I have never had to enable trusted-key on the master before. Watch this:

R4(config)#no ntp trusted-key 1

Back on R2:

R2#
Feb 1 20:07:47.851: NTP message sent to 136.10.4.4, from interface 'Loopback0' (136.10.2.2).
Feb 1 20:07:47.851: NTP message received from 136.10.4.4 on interface 'Loopback0' (136.10.2.2).
Feb 1 20:07:47.851: NTP Core(DEBUG): ntp_receive: message received
Feb 1 20:07:47.851: NTP Core(DEBUG): ntp_receive: peer is 0x674B9DF8, next action is 1.
Feb 1 20:07:47.851: NTP Core(INFO): system event 'event_clock_reset' (0x05) status 'sync_alarm, sync_unspec, 15 events, event_peer/strat_chg' (0xC0F4)
Feb 1 20:07:47.851: NTP Core(NOTICE): Clock synchronization lost.
.Feb 1 20:07:47.851: NTP Core(NOTICE): ntp_receive: dropping message: crypto-NAK.
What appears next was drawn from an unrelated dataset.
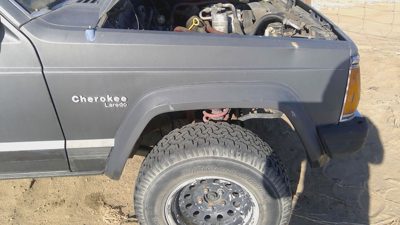 1985 Jeep Cherokee Fender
Maybe something has changed in this T train but looks like we need "ntp trusted-key" on the Master now. I am not an NTP guru by any means but if you look at some of my other ntp blogs, you will see I didn't need this command. Note that I only needed "trusted-key" on the Master, not "ntp authenticate" even though I showed it above. Removing it did not cause sync loss. Something to keep in mind if you find yourself singing the NTP blues.

Oh, and while you are waiting for the sync - go configure something else in the meantime!